# Adjusting to taste



## Wombat (Nov 12, 2013)

Hi all,

A couple of years ago I made, with the Sumatran Mocha blend I buy from Exchange roasters in Clitheroe, a coffee that the missus described as 'the king in the north' because it was the best she'd had above even the artisan cafes in our locality.

Needless to say this was pure luck and I haven't been able to reproduce this despite buying a new Cherub coffee machine.

I've decided I'm going to commit to making another kotn and have looked at articles with a view to learning. One that stood out was this:

http://www.home-barista.com/tips/espresso-101-how-to-adjust-dose-and-grind-setting-by-taste-t16968.html

But at the end it goes on to say that these tips won't work for Sumatran blends.

My question is why not?

Thanks in advance for any suggestions.

Will


----------



## Mrboots2u (May 10, 2013)

Starters would be weighing in and weighing out . So you can repeat and adjust a recipe .

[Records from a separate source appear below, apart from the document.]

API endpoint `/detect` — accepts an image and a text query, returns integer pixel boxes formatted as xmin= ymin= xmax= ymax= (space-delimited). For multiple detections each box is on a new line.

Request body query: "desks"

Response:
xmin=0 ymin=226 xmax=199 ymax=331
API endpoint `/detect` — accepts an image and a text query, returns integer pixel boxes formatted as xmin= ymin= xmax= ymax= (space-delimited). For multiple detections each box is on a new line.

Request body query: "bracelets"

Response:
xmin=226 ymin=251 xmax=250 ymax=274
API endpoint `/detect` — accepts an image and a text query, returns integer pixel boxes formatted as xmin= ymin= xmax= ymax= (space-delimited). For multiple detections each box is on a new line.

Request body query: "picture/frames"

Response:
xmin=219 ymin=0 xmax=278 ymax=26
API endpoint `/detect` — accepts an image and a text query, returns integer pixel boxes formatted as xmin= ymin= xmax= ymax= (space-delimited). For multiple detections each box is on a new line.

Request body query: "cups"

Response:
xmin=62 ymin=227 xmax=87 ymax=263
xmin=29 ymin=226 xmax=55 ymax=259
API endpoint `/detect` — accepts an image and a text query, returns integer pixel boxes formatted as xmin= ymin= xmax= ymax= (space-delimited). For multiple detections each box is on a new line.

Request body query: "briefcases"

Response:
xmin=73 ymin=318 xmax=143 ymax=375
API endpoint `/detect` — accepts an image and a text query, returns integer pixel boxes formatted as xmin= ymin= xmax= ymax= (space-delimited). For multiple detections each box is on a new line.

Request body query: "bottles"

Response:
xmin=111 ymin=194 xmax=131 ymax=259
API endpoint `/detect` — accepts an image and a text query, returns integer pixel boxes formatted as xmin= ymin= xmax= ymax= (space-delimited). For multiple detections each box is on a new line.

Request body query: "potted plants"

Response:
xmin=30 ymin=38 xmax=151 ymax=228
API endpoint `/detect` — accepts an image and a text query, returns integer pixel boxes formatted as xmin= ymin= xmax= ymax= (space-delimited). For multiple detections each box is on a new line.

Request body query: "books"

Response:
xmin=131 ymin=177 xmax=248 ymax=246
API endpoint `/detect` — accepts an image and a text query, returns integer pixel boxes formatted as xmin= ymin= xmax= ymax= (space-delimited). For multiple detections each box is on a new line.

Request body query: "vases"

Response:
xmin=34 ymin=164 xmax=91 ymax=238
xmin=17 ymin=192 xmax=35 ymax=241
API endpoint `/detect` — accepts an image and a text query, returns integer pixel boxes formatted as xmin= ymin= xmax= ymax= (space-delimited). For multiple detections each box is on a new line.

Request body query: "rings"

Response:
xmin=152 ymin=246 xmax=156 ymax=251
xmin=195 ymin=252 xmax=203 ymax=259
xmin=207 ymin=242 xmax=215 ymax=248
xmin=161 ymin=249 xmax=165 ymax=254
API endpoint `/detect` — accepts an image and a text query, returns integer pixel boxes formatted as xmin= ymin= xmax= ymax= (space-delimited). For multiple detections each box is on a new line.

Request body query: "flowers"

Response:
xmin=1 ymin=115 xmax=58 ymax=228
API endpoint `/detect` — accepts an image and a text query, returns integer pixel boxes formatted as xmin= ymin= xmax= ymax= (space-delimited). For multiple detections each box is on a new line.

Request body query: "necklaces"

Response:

Honestly not sure why a Sumatran blend would behave differently to another if you are adjusting your recipe via taste

If prefer this take on adjusting espresso recipes

http://www.baristahustle.com/espresso-recipes-putting-it-all-together/


----------



## Wombat (Nov 12, 2013)

Yeah I'm getting accurate brewing ratio/time and the coffee is acceptable.

But I've had accidental god shots and want to get them more consistently now that I've upgraded to a more consistent machine!

I'll have a look at that diagram once I've finished work, thanks


----------



## Wombat (Nov 12, 2013)

Ok just looked anyway (lunch break). That diagram is a pretty good steer! I should taste my espresso shots more - I don't like espresso (I drink mostly milk based) and it's something I need to acquire instead of always depending on the missus


----------